**Visual spatial reasoning items**
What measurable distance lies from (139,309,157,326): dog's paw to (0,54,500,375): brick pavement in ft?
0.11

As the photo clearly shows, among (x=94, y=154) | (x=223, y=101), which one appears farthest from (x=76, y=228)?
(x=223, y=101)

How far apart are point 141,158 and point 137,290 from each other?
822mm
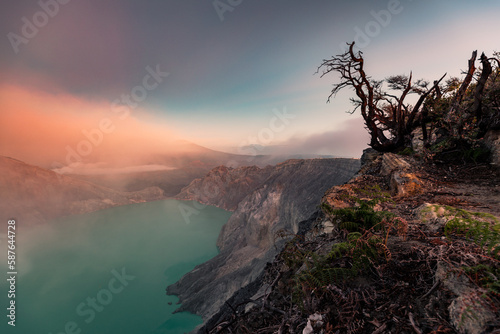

**Task prompt**
Rewrite all the records above, changing "point" to "location" everywhere and keeping everything else the same. Leave the pictures out.

**Expected answer**
What measurable distance lies from (139,309,157,326): dog's paw to (0,54,500,375): brick pavement in ft?
0.11

As the photo clearly shows, among (x=94, y=154) | (x=223, y=101), which one appears farthest from (x=76, y=228)?
(x=223, y=101)

How far apart are location 141,158 and location 137,290 from each other?
822mm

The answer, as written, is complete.